Andrea Bramhall – Nightingale

Nightingale

When Charlie Porter meets Hazaar Alim her first year of university, she’s instantly smitten. Hazaar has it all: beauty, talent, and brains. What she doesn’t realize is that Hazaar’s future has already been decided, and Charlie has no place in it.

Hazaar desperately wants to break her traditions and stay with Charlie, but when forced to choose, she chooses her family over love. When she realizes the choice she made is the worst one possible, it’s too late.

Years later, while working in Pakistan as a diplomat and negotiator, Charlie receives a phone call from a woman who says her British sister-in-law is to be killed for the family’s honor and asks if someone can save her. 

Charlie and Hazaar are on a collision course with destiny. If they make it out alive, can they believe in their love once again?

REVIEW
Before you dive into this book, I suggest you take a deep breath. And make sure you have a box of Kleenex near you. You’ll be reaching for it every few pages.

Don’t say I didn’t warn you!

Nightingale is a novel that defies labels. Other than “lesbian fiction”, it’s hard to place it in one solid genre.  It’s even difficult to define the characters as being one over the other, or one and not the other. Before I got down to reading the book, I was afraid that the story would be along the same vein as the movie, Not Without My Daughter.
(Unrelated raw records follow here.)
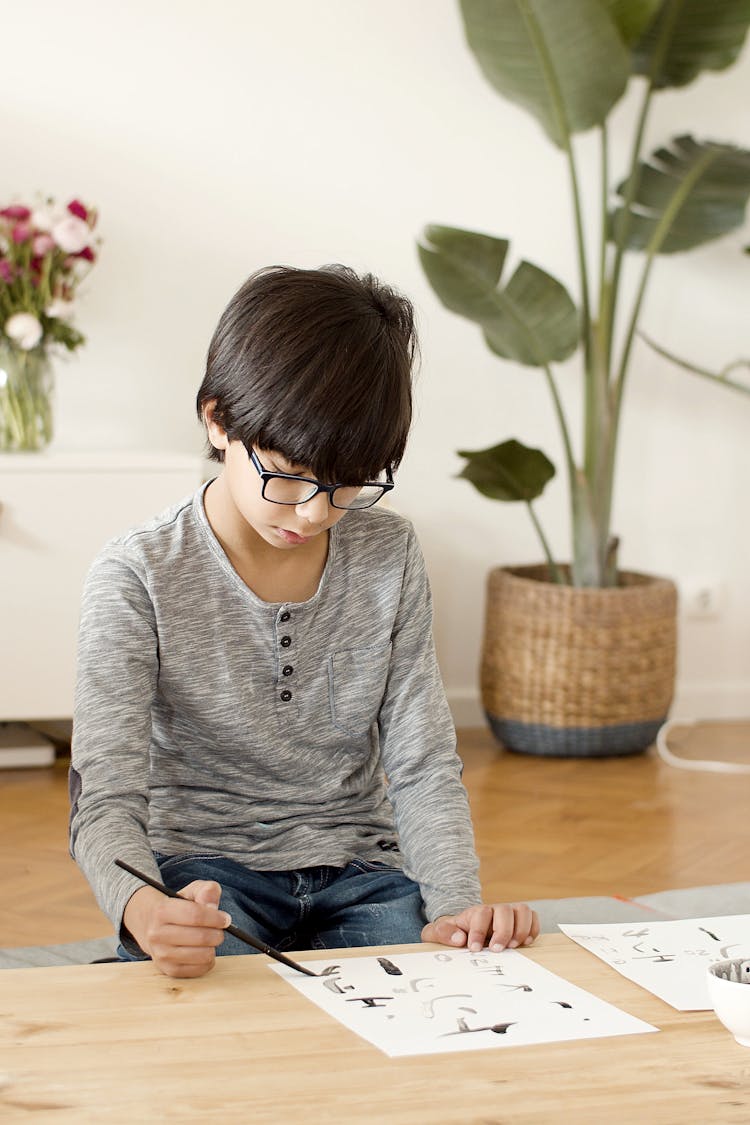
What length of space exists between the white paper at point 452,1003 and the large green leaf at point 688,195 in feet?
8.96

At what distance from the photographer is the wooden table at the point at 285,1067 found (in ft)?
2.72

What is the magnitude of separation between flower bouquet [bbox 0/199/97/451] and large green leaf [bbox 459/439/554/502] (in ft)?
3.16

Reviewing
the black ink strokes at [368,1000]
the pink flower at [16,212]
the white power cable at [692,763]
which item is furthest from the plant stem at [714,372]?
the black ink strokes at [368,1000]

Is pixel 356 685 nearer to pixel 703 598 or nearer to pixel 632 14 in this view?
pixel 632 14

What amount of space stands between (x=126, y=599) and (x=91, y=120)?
2.37 m

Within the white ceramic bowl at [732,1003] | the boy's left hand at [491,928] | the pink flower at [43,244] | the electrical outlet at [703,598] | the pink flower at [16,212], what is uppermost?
the pink flower at [16,212]

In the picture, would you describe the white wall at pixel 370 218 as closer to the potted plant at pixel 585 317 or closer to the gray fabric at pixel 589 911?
the potted plant at pixel 585 317

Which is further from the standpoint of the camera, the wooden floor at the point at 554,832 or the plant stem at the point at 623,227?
the plant stem at the point at 623,227

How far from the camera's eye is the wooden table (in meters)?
0.83

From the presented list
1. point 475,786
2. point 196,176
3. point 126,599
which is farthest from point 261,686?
point 196,176

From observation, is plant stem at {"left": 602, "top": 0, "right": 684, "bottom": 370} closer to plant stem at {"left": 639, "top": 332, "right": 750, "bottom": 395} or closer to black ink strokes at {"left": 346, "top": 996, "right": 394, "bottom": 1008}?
plant stem at {"left": 639, "top": 332, "right": 750, "bottom": 395}

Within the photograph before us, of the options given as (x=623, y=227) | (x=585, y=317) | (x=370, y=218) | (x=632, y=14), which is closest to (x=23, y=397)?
(x=370, y=218)

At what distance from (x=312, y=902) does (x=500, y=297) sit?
218 centimetres

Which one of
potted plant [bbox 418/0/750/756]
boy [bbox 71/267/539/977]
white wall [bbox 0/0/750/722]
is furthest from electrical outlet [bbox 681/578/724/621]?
boy [bbox 71/267/539/977]
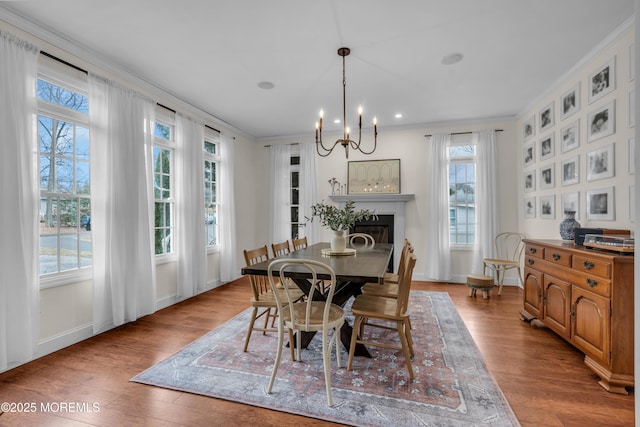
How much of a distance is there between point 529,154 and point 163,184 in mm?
5311

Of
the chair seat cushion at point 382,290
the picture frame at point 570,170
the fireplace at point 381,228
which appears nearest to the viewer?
the chair seat cushion at point 382,290

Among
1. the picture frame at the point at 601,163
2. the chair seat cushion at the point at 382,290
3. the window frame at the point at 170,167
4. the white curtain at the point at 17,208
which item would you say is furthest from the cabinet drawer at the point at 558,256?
the white curtain at the point at 17,208

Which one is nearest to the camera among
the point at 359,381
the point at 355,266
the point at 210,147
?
the point at 359,381

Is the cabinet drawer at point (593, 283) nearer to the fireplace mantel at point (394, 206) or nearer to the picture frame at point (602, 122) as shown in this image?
the picture frame at point (602, 122)

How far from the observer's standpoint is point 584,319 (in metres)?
2.34

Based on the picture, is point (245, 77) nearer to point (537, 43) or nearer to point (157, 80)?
point (157, 80)

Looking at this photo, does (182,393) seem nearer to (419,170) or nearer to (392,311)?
(392,311)

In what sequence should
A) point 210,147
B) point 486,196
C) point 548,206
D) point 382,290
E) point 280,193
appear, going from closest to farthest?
1. point 382,290
2. point 548,206
3. point 486,196
4. point 210,147
5. point 280,193

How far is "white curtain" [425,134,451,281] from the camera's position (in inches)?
199

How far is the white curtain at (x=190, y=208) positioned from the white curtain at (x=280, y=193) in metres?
1.67

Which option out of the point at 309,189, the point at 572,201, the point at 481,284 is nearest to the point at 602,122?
the point at 572,201

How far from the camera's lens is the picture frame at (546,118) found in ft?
12.4

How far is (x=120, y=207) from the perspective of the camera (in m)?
3.15

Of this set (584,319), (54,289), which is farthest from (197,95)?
(584,319)
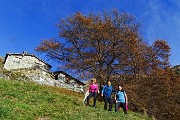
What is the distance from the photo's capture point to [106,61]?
6588 cm

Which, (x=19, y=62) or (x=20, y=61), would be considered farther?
(x=20, y=61)

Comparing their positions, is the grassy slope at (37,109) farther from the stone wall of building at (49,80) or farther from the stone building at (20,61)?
the stone building at (20,61)

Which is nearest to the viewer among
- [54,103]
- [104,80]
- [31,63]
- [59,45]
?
[54,103]

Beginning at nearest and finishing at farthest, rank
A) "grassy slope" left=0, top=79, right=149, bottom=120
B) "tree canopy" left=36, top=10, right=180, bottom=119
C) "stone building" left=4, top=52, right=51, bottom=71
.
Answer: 1. "grassy slope" left=0, top=79, right=149, bottom=120
2. "tree canopy" left=36, top=10, right=180, bottom=119
3. "stone building" left=4, top=52, right=51, bottom=71

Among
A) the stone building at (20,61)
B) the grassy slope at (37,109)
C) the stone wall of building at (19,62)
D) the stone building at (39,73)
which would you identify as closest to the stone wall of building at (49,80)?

Thankfully, I was mistaken. The approach that Andrea Bramhall took with Nightingale is very different from the approach that David Rintels took for the screenplay, Not Without My Daughter.
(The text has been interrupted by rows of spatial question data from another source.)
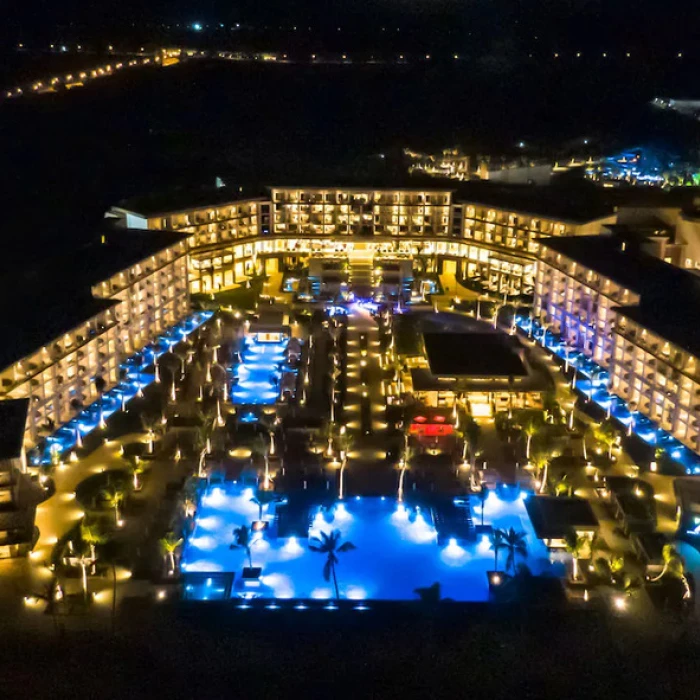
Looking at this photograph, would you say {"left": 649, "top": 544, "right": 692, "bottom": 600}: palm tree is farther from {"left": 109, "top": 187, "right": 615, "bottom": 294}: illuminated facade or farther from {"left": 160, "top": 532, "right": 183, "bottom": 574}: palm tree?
{"left": 109, "top": 187, "right": 615, "bottom": 294}: illuminated facade

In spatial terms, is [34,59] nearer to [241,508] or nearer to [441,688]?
[241,508]

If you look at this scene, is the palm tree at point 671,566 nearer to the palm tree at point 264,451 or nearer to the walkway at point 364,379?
the walkway at point 364,379

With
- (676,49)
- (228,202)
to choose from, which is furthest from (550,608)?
(676,49)

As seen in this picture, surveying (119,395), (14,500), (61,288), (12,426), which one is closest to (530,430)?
(119,395)

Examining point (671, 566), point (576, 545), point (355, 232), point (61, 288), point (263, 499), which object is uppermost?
point (355, 232)

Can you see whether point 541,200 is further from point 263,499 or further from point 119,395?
point 263,499

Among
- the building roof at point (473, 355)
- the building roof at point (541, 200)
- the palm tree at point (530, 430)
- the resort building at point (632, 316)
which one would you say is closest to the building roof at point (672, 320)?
the resort building at point (632, 316)

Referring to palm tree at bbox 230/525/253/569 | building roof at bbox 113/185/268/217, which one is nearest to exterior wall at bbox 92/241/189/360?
building roof at bbox 113/185/268/217
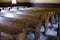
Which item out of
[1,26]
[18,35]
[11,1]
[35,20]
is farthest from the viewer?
[11,1]

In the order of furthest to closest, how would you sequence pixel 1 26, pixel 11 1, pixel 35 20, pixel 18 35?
1. pixel 11 1
2. pixel 35 20
3. pixel 1 26
4. pixel 18 35

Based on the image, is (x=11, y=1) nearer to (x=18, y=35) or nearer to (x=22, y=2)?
(x=22, y=2)

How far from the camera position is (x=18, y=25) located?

In Not Without My Daughter, it’s very clear who the enemy is. The enemy is a domineering Muslim man who tricks his wife into following him into a country that is hostile towards Americans. It’s a place with a vastly different set of ethics and cultural values, where the mother/protagonist has absolutely no power and no rights as a woman. The message that the movie is asserting about Muslim men and Iranian society is disturbing, and though it is based on a true story, the screen-play aggressively pursues a storyline that is very black and white and doesn’t give any screen-time or credit to Muslim characters that didn’t fit the enemy archetype. I guess there’s only so much you can fit into two hours?

It made me appreciate Nightingale that much more. The author of this novel offered a balance perspective without making derogatory assertions of those who follow the Islamic faith. She was still able to bring awareness to the readers that these types of political and power struggles do exist around the world today, and that as women, we are still greatly impacted and vulnerable. As lesbian women, we are constantly stigmatized and marginalized. Our voices are often unheard and our stories are buried. Nightingale gives a voice to a very real and plausible situation that each of us could be faced with and what could potentially happen in the aftermath if we decide to choose duty before love.
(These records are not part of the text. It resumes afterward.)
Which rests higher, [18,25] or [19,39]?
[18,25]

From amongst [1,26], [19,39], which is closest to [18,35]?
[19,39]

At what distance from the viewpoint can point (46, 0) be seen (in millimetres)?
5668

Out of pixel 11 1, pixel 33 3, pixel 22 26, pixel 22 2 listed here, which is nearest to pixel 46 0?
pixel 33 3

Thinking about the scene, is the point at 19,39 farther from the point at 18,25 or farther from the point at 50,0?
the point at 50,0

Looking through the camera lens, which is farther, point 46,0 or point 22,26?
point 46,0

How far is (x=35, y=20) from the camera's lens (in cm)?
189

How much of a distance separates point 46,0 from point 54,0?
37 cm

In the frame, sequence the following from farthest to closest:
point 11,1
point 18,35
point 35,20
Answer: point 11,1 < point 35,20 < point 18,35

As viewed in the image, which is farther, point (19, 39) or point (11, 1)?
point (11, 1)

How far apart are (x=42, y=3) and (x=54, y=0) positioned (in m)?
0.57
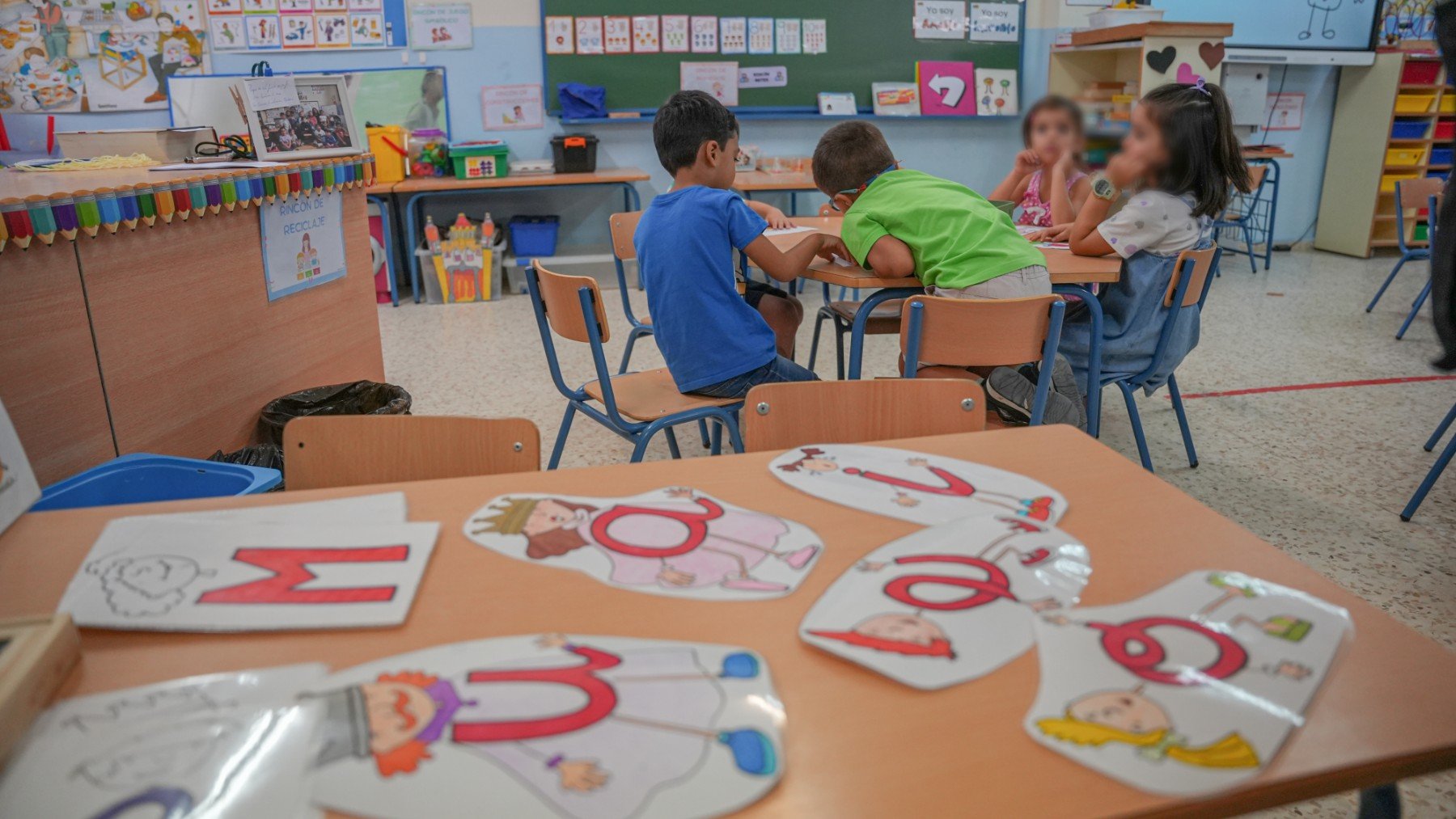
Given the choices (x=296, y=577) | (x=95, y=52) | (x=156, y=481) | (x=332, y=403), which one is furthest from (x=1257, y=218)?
(x=95, y=52)

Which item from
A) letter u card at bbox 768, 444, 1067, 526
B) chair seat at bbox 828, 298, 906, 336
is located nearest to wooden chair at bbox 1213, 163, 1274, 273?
chair seat at bbox 828, 298, 906, 336

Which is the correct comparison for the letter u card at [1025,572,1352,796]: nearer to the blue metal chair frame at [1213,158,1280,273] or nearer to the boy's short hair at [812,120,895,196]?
the boy's short hair at [812,120,895,196]

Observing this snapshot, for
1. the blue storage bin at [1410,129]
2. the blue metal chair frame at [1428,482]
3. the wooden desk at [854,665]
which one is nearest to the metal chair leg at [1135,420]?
the blue metal chair frame at [1428,482]

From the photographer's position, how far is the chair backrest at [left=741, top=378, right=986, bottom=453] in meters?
1.32

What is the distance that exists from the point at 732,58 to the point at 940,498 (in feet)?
15.9

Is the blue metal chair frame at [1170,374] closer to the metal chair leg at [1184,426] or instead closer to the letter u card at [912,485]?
the metal chair leg at [1184,426]

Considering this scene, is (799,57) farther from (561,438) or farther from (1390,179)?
(561,438)

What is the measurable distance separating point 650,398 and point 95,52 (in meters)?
4.42

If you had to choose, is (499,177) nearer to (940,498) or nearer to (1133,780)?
(940,498)

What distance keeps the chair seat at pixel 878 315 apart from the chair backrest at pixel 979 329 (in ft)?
2.16

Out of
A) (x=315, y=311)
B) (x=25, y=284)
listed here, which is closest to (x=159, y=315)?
(x=25, y=284)

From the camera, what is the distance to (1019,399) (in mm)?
2266

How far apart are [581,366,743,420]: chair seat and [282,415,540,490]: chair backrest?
748 mm

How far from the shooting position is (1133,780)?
591mm
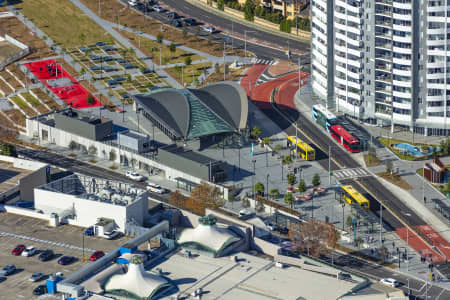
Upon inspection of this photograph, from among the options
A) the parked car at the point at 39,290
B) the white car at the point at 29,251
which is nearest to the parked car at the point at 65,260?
the white car at the point at 29,251

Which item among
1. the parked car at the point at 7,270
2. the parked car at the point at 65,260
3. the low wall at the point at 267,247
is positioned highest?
the parked car at the point at 7,270

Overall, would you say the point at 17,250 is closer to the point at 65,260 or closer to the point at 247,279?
the point at 65,260

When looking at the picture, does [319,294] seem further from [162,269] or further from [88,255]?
[88,255]

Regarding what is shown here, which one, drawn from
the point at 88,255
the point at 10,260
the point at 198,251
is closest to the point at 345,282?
the point at 198,251

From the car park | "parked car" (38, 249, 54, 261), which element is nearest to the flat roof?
"parked car" (38, 249, 54, 261)

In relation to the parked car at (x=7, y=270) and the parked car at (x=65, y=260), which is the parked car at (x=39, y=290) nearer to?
the parked car at (x=7, y=270)

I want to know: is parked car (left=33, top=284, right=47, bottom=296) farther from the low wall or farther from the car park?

Ultimately, this is a book about hope and enduring love. This is not just a love story between two women, but between two souls searching and reaching for each other even during their darkest hour. It is about women who are victims of circumstances that are beyond their control. Hazaar and Charlie surpass almost-impossible challenges they are faced with and in the end, find their way back to each other. Personally, Nightingale is one of my top ten. This book will leave you with a lasting impression and it’s a powerful love story that’s worth every second spent reading it.

SOUNDTRACK
1. Norah Jones – Nightingale
2. Roberta Flack – The First Time Ever I Saw Your Face
3. Death Cab for Cutie – I Will Follow You into the Dark
4. Adele – One and Only
5. Eva Cassidy – Autumn Leaves
6. The Dunwells – Communicate
7. Alicia Keys – Like You’ll Never See Me Again
8. Damien Rice – The Blower’s Daughter
9. John Mayer – War of My Life
10. Norah Jones – Come Away With Me

CHEERS!
This book would be best read with a cup of Earl Grey tea. Drinking booze with this book will make you an emo drunk, and no one likes emo drunks.